This week Jim and I have the amazing good fortune to be in the Bahamas on a somewhat paid-for vacation. He is teaching two classes to Taylor students while I am catching up on my HGTV watching and getting ahead of schedule on my book reading challenge for the year. Can you guess which one of us is getting paid?

In some of my mindless web surfing free time, I discovered a post entitled “I’m Dating Someone Even Though I’m Married” that annoyed me greatly, but not in the way you might think. The post was written by Jarrid Wilson, a pastor and author, who is not an adulterer, because the woman he is dating is, in fact, his wife. Wilson encourages his readers “to date your spouse, pursue them wholeheartedly, and understand that dating shouldn’t end just because you said, ‘I do.’”

“Why would anyone find a man challenging married couples to pursue one another annoying?” you might ask. Well, here’s why: I don’t think married life is not primarily about being happy; nor do I think being married is about finding your soul mate, best friend or the love of your life.

Now before y’all start feeling sorry for Jim because he is obviously married to a heartless cynic, let me explain. Jim is my favorite person. I never knew a person could be so morally outstanding yet interesting and fun until I met him. Somehow, despite my miserable failings, poor basketball skills and occasional emotional outbursts, I convinced this man to marry me and haven’t regretted it for a moment.

But happiness shouldn’t be the main focus of our marriage. That sort of self-focused, hedonistic approach to married life is one of the reasons why divorce is wreaking havoc in the church. I know it can certainly wreak havoc in mine.

When we were first married, I wanted to have the perfect marriage, and my pursuit of the perfect relationship nearly killed both of us. When we argued, I had to analyze it to death in order to discover the deeper source of discord. I thought if I just dug deep enough I could fix it and then everything would be perfect. What I came to realize, though, was that in marriage, as in life, there is no perfect.

The root of the problem in my marriage, and every other marriage out there, is sin—my sin and his. Not just small instances of sin here and there but the sin that has soaked into every cell and that must be fought at every turn. It might sound like a depressing thought, but for me it was liberating. It transformed my understanding of the purpose of marriage.

Marriage isn’t about making each other happy, though that is often a bi-product of the self-sacrifice and selfless love it demands. Marriage is about making each other good. It isn’t about pursuing one another. It is about pursuing righteousness. And it can get ugly.

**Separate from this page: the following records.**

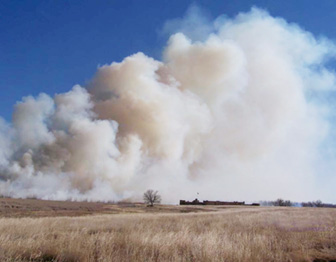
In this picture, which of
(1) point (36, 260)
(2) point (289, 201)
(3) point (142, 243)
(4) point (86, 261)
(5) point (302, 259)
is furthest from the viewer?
(2) point (289, 201)

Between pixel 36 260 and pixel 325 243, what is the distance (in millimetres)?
10809

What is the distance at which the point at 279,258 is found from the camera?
7895mm

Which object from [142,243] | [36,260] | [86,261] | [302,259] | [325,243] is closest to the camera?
[86,261]

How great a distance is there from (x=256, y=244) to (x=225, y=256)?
257 cm

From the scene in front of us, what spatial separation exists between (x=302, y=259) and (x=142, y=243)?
5240 millimetres

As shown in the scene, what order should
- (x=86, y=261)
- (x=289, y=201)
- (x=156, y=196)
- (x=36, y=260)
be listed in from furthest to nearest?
(x=289, y=201)
(x=156, y=196)
(x=36, y=260)
(x=86, y=261)

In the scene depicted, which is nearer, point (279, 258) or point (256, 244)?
point (279, 258)

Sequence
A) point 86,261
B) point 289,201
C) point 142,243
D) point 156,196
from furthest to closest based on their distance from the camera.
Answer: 1. point 289,201
2. point 156,196
3. point 142,243
4. point 86,261

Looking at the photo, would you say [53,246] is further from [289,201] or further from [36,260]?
[289,201]

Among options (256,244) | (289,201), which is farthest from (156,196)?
(256,244)

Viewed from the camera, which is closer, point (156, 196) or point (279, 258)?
point (279, 258)

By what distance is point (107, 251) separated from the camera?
773 cm

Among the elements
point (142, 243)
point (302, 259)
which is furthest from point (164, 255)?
point (302, 259)

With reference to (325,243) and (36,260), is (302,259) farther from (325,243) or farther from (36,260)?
(36,260)
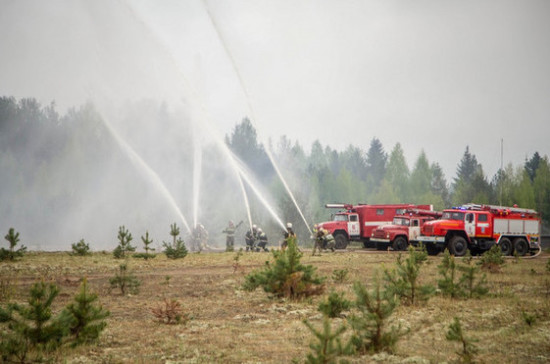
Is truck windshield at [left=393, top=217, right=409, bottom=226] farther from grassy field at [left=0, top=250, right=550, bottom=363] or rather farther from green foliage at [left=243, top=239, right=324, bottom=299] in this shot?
green foliage at [left=243, top=239, right=324, bottom=299]

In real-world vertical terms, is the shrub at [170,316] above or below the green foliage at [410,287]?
below

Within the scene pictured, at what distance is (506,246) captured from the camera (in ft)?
106

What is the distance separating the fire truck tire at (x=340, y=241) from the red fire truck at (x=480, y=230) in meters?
6.73

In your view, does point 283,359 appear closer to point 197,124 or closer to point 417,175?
point 197,124

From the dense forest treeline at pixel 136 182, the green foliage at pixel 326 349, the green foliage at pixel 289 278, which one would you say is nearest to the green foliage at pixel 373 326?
the green foliage at pixel 326 349

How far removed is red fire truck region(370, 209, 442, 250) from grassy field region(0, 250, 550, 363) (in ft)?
49.4

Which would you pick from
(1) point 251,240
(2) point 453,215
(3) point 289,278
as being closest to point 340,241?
(1) point 251,240

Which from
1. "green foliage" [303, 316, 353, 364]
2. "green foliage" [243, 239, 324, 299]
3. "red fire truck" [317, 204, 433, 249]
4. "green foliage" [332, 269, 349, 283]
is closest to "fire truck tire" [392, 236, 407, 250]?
"red fire truck" [317, 204, 433, 249]

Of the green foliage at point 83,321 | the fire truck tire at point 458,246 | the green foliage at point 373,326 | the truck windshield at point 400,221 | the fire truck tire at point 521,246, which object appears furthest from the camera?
the truck windshield at point 400,221

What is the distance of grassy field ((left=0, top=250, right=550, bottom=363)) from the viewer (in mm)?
8383

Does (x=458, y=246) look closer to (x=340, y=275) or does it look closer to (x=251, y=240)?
(x=251, y=240)

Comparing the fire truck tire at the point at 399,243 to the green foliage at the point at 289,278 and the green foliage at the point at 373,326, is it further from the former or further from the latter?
the green foliage at the point at 373,326

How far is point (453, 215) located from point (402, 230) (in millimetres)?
3961

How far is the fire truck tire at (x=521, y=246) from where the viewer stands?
106 feet
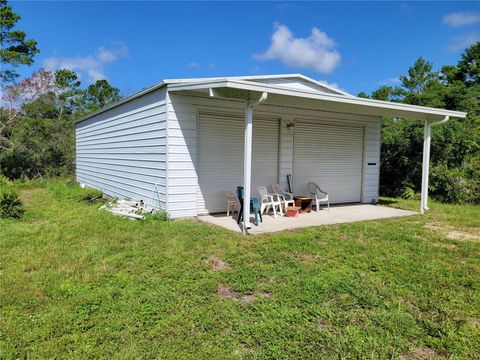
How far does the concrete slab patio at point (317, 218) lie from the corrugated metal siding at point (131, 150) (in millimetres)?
1366

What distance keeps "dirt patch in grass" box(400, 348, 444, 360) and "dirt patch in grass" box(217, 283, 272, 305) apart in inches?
49.6

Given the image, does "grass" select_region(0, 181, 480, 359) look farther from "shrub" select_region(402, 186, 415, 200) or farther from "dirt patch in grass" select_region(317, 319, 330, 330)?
"shrub" select_region(402, 186, 415, 200)

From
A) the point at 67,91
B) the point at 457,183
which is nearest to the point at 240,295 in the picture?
the point at 457,183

But should that surprise us? When Christ pursued our righteousness, it wasn’t with a romantic gesture, with flowers and a box of chocolates. It was with an instrument of torture, with a bloody cross, and a crown of thorns. Married life should be marked with blood, sweat and tears. We should expect to be wounded and scarred as we battle for a greater good.

Of course that isn’t the end of the story. Christ’s pursuit didn’t end in sorrow but in the ultimate joy, salvation for all who will accept it. And our pursuit can reflect that joy. Adjusting our understanding of marriage isn’t about lowering our standards, but rather about raising them to new heights.

When we stop trying to make each other, and ourselves, happy and start trying to make each other, and ourselves, good, that is when we begin to understand the true purpose of marriage. The question isn’t do I pursue Jim wholeheartedly in order to make him feel loved. The question is do I pursue Christ in order to love Jim with a love only Christ can give. And the answer is, of course, “I do.”